(Source: MIRS.news, Published 06/13/2024) (WARREN) – The trio charged in a signature fraud case that kept eight candidates off the 2022 ballot are headed to trial.
District Judge John Chmura said there was enough evidence to send Shawn Wilmoth, 36, of First Choice Consulting LLC, his wife Jamie Lynn Wilmoth-Goodin and Willie Reed, of Florida-based Mack Douglass LLC, a third-party political service provider, to trial.
“The court finds that defendants, for purposes of a preliminary examination and probable cause standard, knew that the signatures obtained were fraudulently obtained,” the Judge said. “There’s evidence to indicate they had that knowledge. … Mr. Wilmoth was the primary driver of all of this.”
Chmura said “some fraud” is corroborated based on the two validators who testified that they had concerns about the signatures, which the judge said weren’t just an issue of not matching those on file with the Secretary of State’s office, but were signatures “simply signed” by the petition gatherers.
Chmura said there was testimony that indicated Wilmoth told the validators that they “would go down with him.” At the minimum, he noted, the defendants were put on notice there were issues with the signatures.
“The very act of the defendants submitting these documents to the Secretary of State when they had reason to believe the signatures were fraudulently obtained is election fraud,” the Judge said.
As the Judge spoke, Wilmoth shook his head no.
After issuing his opinion, Chmura directly addressed the three defendants, telling them it took longer to issue his opinion than he expected because their attorneys presented “persuasive arguments.”
“I think they did a whale of a good job representing you,” Chmura said.
The Wilmoth couple and their attorneys declined to comment. Reed and his attorney weren’t available as they appeared via Zoom.
The trio face more than two dozen counts, including conducting a criminal enterprise, false pretenses and election law forgery – all of which Chmura said the Attorney General’s office showed to a probable cause standard.

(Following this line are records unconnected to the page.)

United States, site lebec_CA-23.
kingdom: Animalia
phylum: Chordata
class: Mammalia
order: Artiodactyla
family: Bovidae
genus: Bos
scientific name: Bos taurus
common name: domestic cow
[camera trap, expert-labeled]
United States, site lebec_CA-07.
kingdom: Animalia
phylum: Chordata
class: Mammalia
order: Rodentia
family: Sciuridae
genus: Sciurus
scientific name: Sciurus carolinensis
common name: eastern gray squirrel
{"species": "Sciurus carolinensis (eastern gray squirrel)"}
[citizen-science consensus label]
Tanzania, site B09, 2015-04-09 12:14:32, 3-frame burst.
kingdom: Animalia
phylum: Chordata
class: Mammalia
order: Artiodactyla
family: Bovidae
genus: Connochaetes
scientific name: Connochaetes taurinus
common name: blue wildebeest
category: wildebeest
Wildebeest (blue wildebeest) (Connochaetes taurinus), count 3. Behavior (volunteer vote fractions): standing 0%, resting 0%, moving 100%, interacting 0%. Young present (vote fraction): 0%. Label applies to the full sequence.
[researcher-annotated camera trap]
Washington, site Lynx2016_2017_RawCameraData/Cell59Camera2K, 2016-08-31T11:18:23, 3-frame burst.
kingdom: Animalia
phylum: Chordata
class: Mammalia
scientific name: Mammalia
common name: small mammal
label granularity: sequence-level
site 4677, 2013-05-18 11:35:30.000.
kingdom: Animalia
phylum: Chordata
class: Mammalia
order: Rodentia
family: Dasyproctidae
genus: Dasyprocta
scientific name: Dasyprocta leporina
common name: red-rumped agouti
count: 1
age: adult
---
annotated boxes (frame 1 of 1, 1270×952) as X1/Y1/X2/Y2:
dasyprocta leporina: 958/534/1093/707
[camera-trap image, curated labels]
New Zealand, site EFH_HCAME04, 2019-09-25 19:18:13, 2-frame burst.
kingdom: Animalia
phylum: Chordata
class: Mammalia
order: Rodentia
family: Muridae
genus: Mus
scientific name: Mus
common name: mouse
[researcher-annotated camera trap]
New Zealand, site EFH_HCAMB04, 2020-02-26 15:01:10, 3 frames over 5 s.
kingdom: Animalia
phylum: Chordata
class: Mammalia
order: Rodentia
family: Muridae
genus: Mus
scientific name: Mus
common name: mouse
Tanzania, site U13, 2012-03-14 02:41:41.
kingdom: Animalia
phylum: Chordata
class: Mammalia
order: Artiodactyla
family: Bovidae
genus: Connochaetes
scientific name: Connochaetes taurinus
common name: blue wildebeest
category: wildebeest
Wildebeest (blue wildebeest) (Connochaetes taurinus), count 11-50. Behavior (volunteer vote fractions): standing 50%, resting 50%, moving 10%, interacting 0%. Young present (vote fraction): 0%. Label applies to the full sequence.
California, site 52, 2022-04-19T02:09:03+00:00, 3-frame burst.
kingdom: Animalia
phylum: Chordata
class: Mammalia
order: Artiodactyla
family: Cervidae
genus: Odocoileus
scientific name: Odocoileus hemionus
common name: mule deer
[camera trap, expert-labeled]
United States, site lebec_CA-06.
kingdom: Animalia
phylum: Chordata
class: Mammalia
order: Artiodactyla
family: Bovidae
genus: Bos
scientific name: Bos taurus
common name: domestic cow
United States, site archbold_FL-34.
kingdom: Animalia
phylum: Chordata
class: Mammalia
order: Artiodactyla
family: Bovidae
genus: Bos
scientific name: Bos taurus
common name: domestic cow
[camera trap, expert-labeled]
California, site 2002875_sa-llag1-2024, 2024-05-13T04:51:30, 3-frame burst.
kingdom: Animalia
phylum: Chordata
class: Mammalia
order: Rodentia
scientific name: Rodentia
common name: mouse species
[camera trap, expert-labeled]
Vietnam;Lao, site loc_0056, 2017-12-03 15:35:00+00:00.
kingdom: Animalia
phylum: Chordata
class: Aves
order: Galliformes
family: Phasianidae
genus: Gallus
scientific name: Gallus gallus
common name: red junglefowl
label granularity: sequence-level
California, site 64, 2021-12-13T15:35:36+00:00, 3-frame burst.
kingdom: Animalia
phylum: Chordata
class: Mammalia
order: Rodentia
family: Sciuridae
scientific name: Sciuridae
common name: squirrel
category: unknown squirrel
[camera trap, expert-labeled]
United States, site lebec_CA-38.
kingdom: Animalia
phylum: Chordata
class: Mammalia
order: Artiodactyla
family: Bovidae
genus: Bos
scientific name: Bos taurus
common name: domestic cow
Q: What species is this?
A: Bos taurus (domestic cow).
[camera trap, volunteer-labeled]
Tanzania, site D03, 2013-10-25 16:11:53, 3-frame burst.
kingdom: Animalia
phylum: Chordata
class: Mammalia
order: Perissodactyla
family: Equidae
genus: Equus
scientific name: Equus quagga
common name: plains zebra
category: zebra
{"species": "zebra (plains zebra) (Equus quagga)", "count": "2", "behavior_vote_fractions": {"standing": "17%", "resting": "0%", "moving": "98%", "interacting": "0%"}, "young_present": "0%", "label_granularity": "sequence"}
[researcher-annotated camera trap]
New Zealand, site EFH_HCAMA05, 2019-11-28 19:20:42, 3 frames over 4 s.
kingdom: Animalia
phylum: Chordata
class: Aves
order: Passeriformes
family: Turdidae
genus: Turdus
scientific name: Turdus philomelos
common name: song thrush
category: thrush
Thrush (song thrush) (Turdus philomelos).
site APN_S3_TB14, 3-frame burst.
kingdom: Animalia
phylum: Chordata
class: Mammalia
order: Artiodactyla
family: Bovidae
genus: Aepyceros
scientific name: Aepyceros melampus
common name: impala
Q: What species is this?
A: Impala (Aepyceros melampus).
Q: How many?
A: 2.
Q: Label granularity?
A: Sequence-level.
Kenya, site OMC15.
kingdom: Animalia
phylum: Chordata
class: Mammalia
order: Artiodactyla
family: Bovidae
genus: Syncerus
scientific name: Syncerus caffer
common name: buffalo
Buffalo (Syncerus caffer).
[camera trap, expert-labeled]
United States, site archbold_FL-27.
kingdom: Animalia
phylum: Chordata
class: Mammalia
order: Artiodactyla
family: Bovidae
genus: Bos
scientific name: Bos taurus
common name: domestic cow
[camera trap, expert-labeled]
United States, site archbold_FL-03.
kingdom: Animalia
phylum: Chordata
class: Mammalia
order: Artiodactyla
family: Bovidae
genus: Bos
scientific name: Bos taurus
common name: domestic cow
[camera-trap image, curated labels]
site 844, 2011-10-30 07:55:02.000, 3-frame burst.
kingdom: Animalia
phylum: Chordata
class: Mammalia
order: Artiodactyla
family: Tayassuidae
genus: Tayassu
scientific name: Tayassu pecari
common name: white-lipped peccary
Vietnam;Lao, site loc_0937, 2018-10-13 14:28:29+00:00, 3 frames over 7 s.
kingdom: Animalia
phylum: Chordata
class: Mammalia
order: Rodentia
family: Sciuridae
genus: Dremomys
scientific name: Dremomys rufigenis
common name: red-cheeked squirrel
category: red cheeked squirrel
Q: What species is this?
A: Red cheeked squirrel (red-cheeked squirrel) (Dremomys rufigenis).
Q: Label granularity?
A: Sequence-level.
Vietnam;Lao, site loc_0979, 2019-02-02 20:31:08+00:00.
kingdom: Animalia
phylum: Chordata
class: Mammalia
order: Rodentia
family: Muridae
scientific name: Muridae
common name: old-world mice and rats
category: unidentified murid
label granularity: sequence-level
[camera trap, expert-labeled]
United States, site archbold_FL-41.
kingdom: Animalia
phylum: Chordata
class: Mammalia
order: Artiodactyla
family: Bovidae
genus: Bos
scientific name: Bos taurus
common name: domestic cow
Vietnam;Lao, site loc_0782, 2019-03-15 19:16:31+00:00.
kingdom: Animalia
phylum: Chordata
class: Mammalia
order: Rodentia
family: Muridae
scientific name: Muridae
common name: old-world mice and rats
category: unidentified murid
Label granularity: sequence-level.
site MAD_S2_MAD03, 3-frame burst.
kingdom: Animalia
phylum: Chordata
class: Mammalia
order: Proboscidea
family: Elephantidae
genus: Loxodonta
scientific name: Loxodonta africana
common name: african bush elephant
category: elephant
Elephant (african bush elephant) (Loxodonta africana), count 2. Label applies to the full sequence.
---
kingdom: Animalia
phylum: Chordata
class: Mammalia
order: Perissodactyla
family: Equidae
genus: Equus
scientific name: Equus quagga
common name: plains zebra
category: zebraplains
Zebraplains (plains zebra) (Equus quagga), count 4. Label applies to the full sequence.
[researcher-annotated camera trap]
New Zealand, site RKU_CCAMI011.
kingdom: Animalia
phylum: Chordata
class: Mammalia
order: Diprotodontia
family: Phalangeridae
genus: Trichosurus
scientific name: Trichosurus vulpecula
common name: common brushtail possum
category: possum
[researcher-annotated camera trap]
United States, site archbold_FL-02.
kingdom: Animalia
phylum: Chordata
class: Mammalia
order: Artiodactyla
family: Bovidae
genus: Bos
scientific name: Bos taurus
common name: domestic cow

Attorney General Dana Nessel said in a statement the signatures were “clear forgeries and fabrications” that harmed the campaigns, which had no remedy.
The trio’s alleged conduct kept five gubernatorial candidates – retired Detroit Police Chief James CRAIG, business executive Perry Johnson, MSP Captain Michael Brown, financial advisor Michael Markey Jr. and Donna Bradenburg – and two judicial candidates, off the 2022 primary ballot due to a combined 68,000 fraudulent signatures
The five-day preliminary examination for each defendant began in January with two women hired to collect valid signatures testifying that the Wilmoth couple and Reed repeatedly ignored their concerns about forged signatures, and that Wilmoth became “quite frustrated because we were asking him a lot” and “he had other things to do.”
In February, former gubernatorial candidate Ryan Kelley testified that he paid $15,000 to Reed’s company to gather signatures, but he received nothing in return.
The testimony phase of the hearing concluded in March when both sides presented their arguments on whether the defendants should go to circuit court for trial (See “No Decision Yet On Whether Trio Charged In Signature Fraud Case Will Head To Trial,” 3/20/24).
The defense attorneys argued there was no criminal intent on behalf of their clients.
Assistant Attorney General Christopher Kessel previously argued that testimony showed that “obvious fraud” became apparent as early as March 2022 when validators expressed concern about fraud. At the time, Kessel said, the Wilmoth couple and Reed had signed contracts from Bradenburg and Brown and they took on new clients as late as April that year.